Anticancer Activity of Altholactone: Apoptosis is a programmed mode of cell death; it is a highly regulated process and serves to eliminate unwanted cells. It is characterized by specific morphological features like chromatin condensation and nuclear fragmentation. The apoptotic pathway is activated by extracellular as well as intracellular signals. Cytotoxic T cells are responsible for the generation of extracellular or death-inducing signals from the immune system in response to damaged or infected cells. Fas ligand (Fas-L), tumor necrosis factor (TNF) and TNF-related apoptosis ligands are extrinsic signaling pathways of apoptosis 55.
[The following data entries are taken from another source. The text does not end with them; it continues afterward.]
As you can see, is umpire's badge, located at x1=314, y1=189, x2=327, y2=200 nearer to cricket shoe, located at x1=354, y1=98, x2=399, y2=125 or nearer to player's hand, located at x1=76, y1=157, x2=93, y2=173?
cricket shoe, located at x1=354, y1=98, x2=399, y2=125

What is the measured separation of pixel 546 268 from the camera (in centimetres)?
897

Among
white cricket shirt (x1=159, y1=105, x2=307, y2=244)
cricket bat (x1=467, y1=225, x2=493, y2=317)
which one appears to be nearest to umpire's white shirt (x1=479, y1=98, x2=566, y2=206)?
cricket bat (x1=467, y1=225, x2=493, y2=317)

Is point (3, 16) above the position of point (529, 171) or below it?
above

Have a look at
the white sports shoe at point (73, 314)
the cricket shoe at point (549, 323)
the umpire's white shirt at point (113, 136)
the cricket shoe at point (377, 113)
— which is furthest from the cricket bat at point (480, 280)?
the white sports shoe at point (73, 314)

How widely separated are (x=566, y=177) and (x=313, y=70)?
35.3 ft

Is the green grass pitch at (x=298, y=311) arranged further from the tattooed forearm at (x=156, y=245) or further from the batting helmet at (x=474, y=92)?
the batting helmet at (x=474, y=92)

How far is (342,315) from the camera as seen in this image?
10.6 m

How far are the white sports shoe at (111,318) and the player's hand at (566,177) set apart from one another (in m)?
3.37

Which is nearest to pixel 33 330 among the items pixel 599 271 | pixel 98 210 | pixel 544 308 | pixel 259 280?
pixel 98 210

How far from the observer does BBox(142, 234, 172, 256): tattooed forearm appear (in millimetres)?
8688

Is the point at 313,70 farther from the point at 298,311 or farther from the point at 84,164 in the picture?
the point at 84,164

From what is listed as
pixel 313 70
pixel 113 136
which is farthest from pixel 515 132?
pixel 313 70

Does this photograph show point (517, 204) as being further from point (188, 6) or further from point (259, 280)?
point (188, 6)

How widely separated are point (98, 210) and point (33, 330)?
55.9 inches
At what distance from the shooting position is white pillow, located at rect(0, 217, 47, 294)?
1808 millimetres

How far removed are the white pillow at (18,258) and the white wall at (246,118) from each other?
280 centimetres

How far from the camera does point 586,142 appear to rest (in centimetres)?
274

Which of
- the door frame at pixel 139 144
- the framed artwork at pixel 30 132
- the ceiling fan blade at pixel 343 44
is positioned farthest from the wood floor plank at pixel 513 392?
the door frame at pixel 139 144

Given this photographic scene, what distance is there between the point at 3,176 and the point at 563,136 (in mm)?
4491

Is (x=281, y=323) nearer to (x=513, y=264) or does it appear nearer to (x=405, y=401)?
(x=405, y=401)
Intracellular signals (mitochondrial signals) include DNA damage, cytokine deprivation, and growth factor deprivation. The intracellular pathway is regulated by the B-cell lymphoma-2(Bcl 2) protein family. Various apoptotic signals results in the up-regulation of BH3, which then activates BAX (Bcl-2-associated X protein) and BAK (Bcl-2 homologous antagonist killer). With the onset of apoptosis signals, changes begin to occur within the cells, like activation of caspases (cysteine aspartyl-specific proteases), which is responsible for cleavage of cellular components. Caspases are a class of cysteine protein which are of two type’s initiator (caspase-2, 8, 9, 10) and executioner caspases (caspases -3, 6, 7) that are responsible for cleavage of target protein that eventually leads to cell death 56.
Studies have revealed that altholactone and its derivatives induce apoptosis in various tumor cells. Cancer cell lines including prostate cancer cells (DU145) 57, human bladder cancer (T24) 58, leukemia cells L-1210 59, human small cell lung cancer(NCI-H187) 60, cervical carcinoma HeLa cell 61 have been reported to cause apoptosis by altholactone.
(+)-altholactone, (-)- 3- acetyl- 6, 7- dihydro-altho-lactone, 3-acetyl-6, 7-diacetoxy-6, 7-dihydro-altho-lactone and 3-acetyl-6, 7-dihydro-6, 7-methylen-dioxy-altholactone was isolated from G. arvensis Scheff and semisynthetic derivative of altholactone (+)-11-nitro altholactone (15), (+)-9, 13-dinitro-altholactone (16), (+)-6,7-dihydro-7-chloro-altho-lactone (17), (-)-6,7-dihydro-7-methoxy-altholactone were prepared. These compounds were reported to exhibit cytotoxicity in leukemia cells L-1210 36. 3-acetylaltholactone and altholactone were isolated from the stem bark of Goniothalamus arvensis exhibited cytotoxicity in HL-60 leukemia cells. For altholactone the mechanism of cytotoxicity was based on inhibition of mammalian mitochondrial respiratory chain. 3-Acetylaltholactone showed loss of mitochondrial transmembrane potential, which lead to the release of apoptosis-specific protease activators in HL-60 leukemia cells. This resulted in the activation of apoptosis initiator caspase 9 and executioner caspase 3 and 7 59. Altholactone isolated from Malaysian plant Goniothalamus malayanus was examined for the mechanism of apoptosis on human HL-60 promyelocytic leukemia cells by Inayat-Hussain et al. They reported that apoptosis induced by altholactone was a result of oxidative stress-dependent pathway resulting in loss of mitochondrial transmembrane potential 62.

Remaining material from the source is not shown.